> **Korte oefening**:
Citeer uit de uitspraak van het Gerechtshof Leeuwarden hieronder woordelijk het stuk van "tegen de uitspraak" tot en met "de heffingsambtenaar.".

Home

Gerechtshof Leeuwarden, 10-05-2011, BQ4370, BK 09/169 WOZ

Gerechtshof Leeuwarden, 10-05-2011, BQ4370, BK 09/169 WOZ

Gegevens

Instantie
Gerechtshof Leeuwarden
Datum uitspraak
10 mei 2011
Datum publicatie
13 mei 2011
ECLI
ECLI:NL:GHLEE:2011:BQ4370
Zaaknummer
BK 09/169 WOZ

Inhoudsindicatie

In geschil is de vraag of de waarde van de onroerende zaak per waardepeildatum 1 januari 2007 op een te hoog bedrag is vastgesteld.

Uitspraak

GERECHTSHOF LEEUWARDEN

Sector Belasting

Kenmerk: 09/169

Uitspraakdatum: 10 mei 2011

Uitspraak van de eerste meervoudige belastingkamer

op het hoger beroep van

X te Z,

belanghebbende,

tegen de uitspraak in de zaak met het kenmerk nummer AWB 09/259 van de Rechtbank Leeuwarden van 29 oktober 2009 in het geding tussen

belanghebbende,

en

de heffingsambtenaar van de gemeente Heerenveen,

de heffingsambtenaar.

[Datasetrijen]

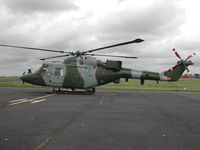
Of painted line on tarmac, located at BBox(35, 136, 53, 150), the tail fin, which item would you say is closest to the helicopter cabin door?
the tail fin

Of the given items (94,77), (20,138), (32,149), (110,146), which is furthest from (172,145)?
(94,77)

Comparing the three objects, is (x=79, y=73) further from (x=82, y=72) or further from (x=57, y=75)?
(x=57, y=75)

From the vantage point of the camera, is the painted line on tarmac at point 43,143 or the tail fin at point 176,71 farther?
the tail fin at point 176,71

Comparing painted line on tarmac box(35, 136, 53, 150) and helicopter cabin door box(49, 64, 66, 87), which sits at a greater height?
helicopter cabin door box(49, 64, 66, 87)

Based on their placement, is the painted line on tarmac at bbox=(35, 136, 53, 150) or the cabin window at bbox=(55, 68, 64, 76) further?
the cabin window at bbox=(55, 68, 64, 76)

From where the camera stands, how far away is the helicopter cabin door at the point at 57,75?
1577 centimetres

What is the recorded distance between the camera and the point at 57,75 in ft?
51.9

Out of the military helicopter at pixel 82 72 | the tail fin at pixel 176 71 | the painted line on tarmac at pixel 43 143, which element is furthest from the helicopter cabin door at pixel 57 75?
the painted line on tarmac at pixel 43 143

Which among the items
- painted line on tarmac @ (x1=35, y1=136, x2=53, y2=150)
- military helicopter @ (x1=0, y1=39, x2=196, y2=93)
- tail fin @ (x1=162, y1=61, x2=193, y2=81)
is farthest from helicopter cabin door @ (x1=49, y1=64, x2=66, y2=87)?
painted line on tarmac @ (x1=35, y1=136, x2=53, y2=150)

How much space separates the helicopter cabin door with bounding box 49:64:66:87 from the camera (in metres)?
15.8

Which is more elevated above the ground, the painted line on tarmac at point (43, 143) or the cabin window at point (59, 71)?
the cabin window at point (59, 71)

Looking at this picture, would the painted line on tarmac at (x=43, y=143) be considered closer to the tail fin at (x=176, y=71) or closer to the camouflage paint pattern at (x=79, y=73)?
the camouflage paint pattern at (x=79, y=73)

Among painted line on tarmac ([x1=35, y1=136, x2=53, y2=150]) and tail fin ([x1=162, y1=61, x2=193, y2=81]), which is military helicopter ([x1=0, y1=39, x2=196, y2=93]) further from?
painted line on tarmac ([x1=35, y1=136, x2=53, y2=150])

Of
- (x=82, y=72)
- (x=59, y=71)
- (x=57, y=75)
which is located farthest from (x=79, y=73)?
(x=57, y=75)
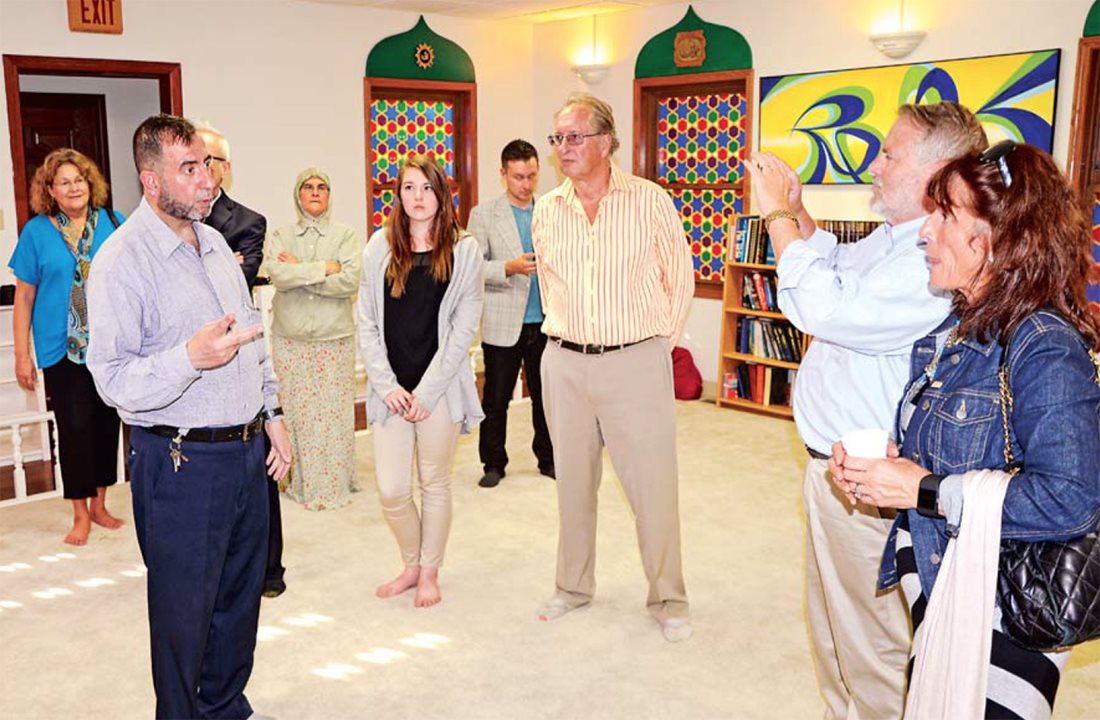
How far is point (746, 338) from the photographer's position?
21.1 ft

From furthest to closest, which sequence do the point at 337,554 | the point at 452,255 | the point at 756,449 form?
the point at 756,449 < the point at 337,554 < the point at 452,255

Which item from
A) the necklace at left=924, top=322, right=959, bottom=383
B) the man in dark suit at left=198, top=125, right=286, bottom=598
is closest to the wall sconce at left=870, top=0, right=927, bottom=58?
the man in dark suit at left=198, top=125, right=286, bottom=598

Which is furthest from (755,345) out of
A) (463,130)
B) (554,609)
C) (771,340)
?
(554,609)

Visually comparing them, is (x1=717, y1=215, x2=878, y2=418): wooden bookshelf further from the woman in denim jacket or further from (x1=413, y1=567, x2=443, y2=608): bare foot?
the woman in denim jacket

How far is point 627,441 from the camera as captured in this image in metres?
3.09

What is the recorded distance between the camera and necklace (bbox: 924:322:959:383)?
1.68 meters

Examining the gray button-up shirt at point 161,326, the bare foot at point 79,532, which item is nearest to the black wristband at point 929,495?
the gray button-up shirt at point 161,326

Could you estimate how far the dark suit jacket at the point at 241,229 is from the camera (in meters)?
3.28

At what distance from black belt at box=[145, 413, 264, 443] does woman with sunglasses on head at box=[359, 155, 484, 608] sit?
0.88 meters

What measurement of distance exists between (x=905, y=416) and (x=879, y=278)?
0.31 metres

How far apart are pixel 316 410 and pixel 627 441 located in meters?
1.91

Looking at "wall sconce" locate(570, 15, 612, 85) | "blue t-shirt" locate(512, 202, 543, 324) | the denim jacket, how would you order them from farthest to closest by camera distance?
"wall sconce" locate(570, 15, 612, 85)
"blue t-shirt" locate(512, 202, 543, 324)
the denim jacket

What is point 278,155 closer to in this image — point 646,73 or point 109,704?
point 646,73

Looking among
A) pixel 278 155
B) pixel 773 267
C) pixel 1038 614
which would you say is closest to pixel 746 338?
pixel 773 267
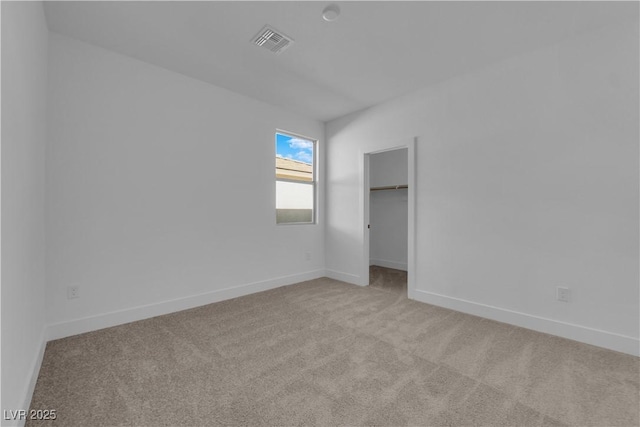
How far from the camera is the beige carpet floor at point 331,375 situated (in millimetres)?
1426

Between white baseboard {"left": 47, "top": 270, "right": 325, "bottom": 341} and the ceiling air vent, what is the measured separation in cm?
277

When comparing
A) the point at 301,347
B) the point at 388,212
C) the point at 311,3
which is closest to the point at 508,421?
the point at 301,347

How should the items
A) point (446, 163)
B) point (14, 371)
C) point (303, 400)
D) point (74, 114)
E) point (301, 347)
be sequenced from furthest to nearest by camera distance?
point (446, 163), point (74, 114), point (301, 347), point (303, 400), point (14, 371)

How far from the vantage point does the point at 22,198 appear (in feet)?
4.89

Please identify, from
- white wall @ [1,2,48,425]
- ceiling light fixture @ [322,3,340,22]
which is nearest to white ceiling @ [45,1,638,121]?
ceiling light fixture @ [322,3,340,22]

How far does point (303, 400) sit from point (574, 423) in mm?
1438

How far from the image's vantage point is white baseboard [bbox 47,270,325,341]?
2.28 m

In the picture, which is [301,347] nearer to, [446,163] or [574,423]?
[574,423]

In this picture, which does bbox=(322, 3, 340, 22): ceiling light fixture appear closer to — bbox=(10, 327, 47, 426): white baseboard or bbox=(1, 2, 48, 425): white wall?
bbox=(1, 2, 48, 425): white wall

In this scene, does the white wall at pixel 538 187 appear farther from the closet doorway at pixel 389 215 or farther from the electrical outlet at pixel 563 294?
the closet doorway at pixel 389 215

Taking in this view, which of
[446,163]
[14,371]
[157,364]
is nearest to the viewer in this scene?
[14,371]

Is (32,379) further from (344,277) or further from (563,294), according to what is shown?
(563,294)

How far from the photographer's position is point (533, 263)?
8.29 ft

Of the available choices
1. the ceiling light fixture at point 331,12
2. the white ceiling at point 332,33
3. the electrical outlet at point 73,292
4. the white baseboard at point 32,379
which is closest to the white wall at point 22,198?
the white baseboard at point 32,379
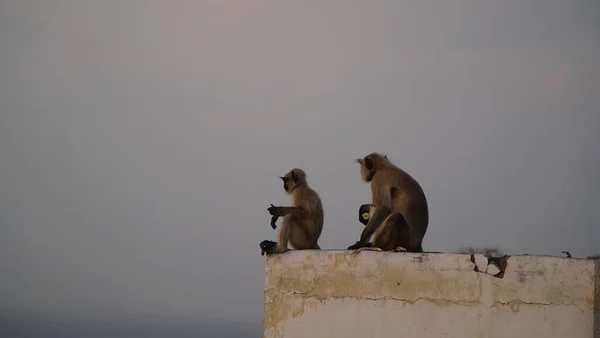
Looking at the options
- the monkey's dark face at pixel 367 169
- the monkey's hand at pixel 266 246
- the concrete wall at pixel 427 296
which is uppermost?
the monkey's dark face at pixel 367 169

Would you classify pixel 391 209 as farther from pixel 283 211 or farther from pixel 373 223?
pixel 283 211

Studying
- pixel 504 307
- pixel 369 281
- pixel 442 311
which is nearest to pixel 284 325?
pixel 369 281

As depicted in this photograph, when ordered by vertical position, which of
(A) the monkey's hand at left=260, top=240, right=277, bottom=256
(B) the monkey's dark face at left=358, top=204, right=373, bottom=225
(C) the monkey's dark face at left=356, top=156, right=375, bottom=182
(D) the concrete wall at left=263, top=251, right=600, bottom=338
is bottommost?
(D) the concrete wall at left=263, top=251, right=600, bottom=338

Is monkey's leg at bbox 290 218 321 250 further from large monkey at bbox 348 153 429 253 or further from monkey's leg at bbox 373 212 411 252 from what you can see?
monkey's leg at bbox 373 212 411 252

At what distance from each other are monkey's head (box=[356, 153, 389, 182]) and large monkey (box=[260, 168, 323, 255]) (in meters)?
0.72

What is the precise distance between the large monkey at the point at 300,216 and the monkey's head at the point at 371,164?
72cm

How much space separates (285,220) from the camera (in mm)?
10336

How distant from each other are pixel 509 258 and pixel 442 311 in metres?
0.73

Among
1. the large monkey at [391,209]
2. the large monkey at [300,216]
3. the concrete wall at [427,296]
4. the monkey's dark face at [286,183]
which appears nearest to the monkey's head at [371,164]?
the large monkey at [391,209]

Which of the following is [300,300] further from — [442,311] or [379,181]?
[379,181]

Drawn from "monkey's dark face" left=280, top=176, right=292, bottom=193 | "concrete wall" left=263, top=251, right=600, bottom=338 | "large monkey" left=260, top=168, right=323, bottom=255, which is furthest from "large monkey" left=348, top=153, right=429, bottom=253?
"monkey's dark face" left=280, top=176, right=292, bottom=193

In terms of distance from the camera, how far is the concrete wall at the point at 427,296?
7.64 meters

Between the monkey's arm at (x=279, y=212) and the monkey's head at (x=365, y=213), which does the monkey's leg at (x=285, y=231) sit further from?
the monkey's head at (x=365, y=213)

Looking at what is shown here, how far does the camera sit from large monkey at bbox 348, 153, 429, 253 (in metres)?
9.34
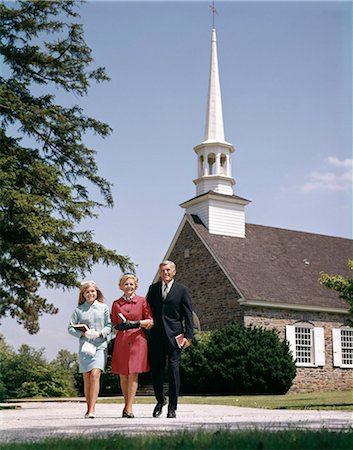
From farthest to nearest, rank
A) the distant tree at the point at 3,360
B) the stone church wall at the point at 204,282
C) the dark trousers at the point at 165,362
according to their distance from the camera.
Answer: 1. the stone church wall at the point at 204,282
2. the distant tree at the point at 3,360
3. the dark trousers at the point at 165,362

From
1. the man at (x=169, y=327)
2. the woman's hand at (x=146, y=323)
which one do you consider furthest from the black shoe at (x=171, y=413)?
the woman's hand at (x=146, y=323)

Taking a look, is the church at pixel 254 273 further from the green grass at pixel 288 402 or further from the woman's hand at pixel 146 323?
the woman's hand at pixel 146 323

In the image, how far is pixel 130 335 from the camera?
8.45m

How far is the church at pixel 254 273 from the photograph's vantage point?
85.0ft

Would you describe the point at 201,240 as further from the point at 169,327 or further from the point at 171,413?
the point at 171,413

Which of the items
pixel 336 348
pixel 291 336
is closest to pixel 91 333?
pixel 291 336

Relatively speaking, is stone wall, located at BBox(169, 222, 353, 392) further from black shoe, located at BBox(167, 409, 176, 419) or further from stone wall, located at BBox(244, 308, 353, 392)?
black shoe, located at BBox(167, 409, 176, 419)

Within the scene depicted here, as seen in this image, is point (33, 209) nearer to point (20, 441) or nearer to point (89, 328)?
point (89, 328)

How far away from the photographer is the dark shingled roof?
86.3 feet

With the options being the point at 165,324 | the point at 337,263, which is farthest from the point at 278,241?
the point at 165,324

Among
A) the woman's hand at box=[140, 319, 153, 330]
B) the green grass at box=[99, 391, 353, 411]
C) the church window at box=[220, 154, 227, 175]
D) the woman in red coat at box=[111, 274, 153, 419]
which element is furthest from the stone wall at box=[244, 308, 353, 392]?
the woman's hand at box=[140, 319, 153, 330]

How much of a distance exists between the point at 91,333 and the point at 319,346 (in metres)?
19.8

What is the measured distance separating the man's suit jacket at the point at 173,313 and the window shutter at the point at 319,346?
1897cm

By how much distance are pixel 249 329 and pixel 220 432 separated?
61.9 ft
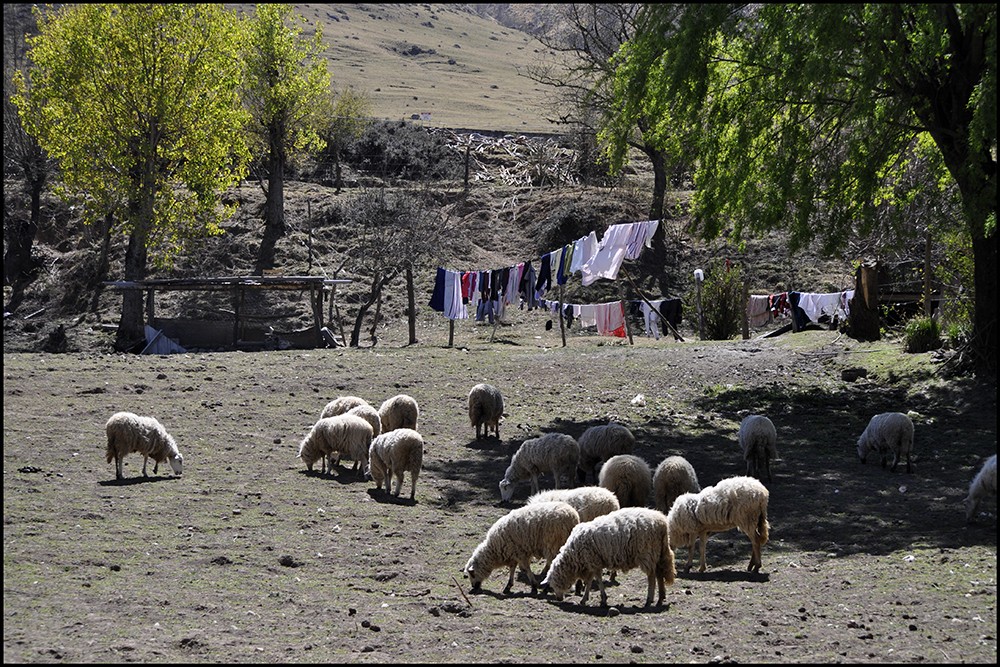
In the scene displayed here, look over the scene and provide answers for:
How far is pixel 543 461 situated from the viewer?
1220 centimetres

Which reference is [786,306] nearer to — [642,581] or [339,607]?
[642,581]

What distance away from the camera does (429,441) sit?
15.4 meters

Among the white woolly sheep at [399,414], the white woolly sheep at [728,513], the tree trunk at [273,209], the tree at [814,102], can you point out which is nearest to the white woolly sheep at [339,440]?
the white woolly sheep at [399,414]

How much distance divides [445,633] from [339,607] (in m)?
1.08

> **Uitgewerkt antwoord**:
tegen de uitspraak in de zaak met het kenmerk nummer AWB 09/259 van de Rechtbank Leeuwarden van 29 oktober 2009 in het geding tussen

belanghebbende,

en

de heffingsambtenaar van de gemeente Heerenveen,

de heffingsambtenaar.